3. German's Auction Well Subscribed
A third development was the successful auction of German 5-year debt which helped ease some of the concerns sparked 2 weeks ago when we had an unsuccessful debt auction.
From Wall Street Journal: Germany's latest five-year federal note auction proved to be a significantly smoother sale than feared by many market players, with bids sharply exceeding the amount on offer, indicating that the safety of German debt is still in demand.
The €5 billion ($6.7 billion) auction of the 1.25% October 2016-dated federal note, or bobl, was more closely scrutinized than usual for a German auction, following the country's disappointing 10-year bund sale two weeks ago. That sale saw the weakest demand at a bund auction since the advent of the euro, rattling investors and sparking a sell-off in the German market.
That's a positive sign that things have returned a bit to normal in the core Euro-zone bond markets.
4. German Industrial Production Surprises on Upside
From Bloomberg: German industrial production rose more than economists forecast in October as factories weathered debt turmoil that hurt output in other countries across the region and threatens to push it into a recession.
Production climbed 0.8 percent from September, when it dropped 2.8 percent, the Economy Ministry in Berlin said today. Economists forecast a 0.3 percent increase, according to the median of 33 estimates in a Bloomberg News survey. In Germany, production of investment goods rose 2.2 percent in October from the previous month, when it fell 4.5 percent, today's report showed. Energy output advanced 1.1 percent while construction activity increased 0.4 percent.

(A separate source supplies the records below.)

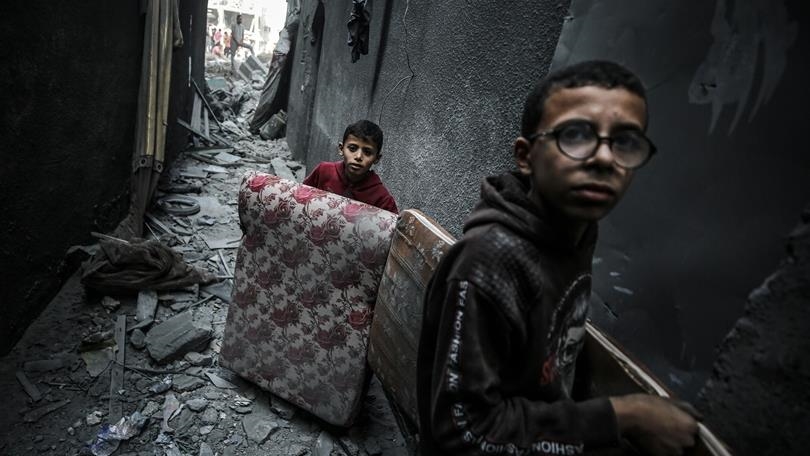 Expertos de la ONU: Ataque israelí contra campo de refugiados de Gaza es "descarada violación del derecho internacional"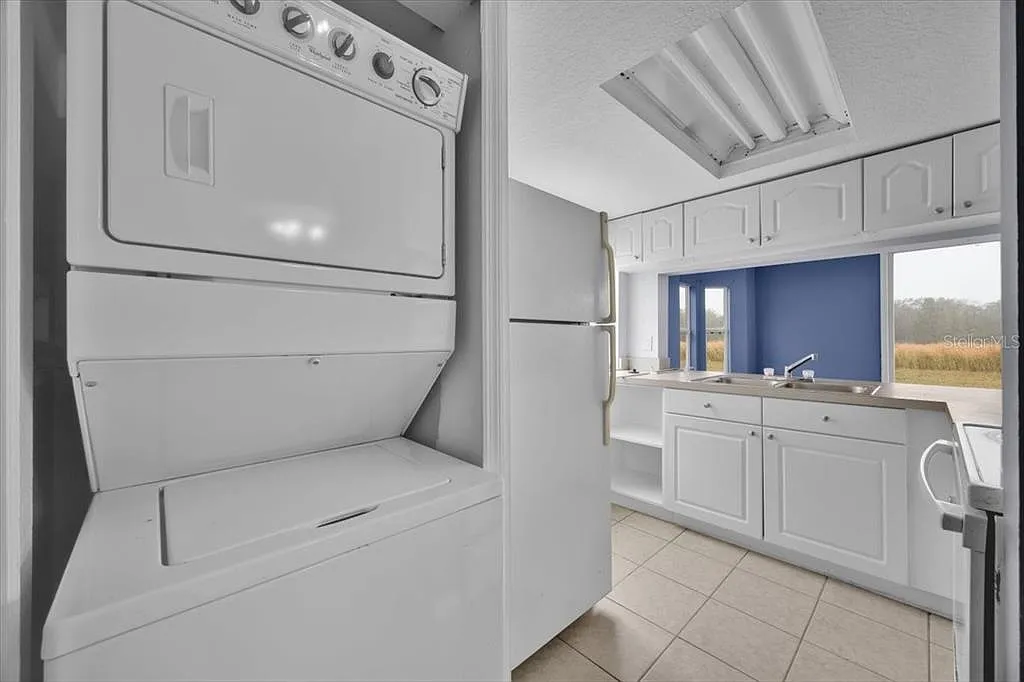 2 bed, 2.0 bath, 1200 sqft, $1,750 — Photo 3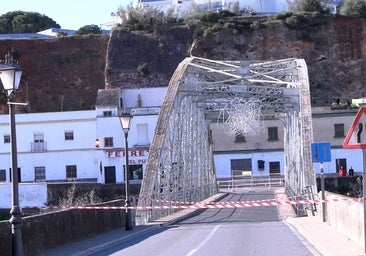 «Un fuerte crujido» obliga a cerrar el puente de hierro de San Miguel en Arcos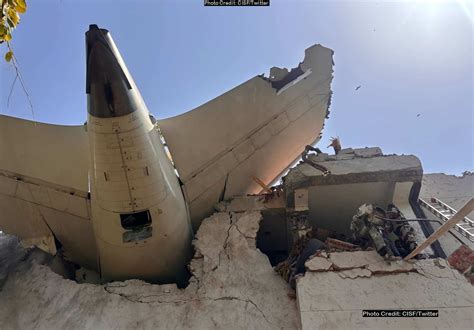 causes of air plane crash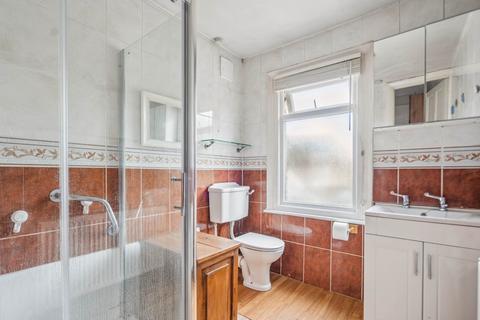 16 Glencoe Road, Bushey, WD23 3DS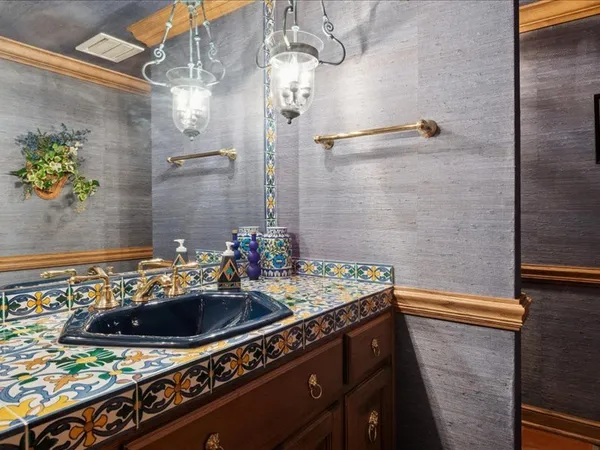 $2,499,000 | 1719 Midwest Club Parkway, Oak Brook, IL 60523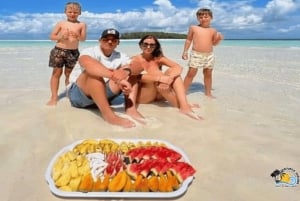 Au départ de Nungwi/Kendwa : excursion « Étoiles de mer et dauphins de l'atoll de Mnemba ».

After two straight declines, industrial production saw a certain recovery in October, the Economy Ministry said in a statement. In view of the restrained development of industrial and construction orders, output should remain muted in coming months.
The news is a positive for Germany and shows that the country will likely skirt negative growth this quarter despite the conventional wisdom that Euro-zone as a while is already in recession. Therefore while Germany is able to weather the current storm, the outlook for the first half of 2012 means that we should see the macro data started pointing south soon.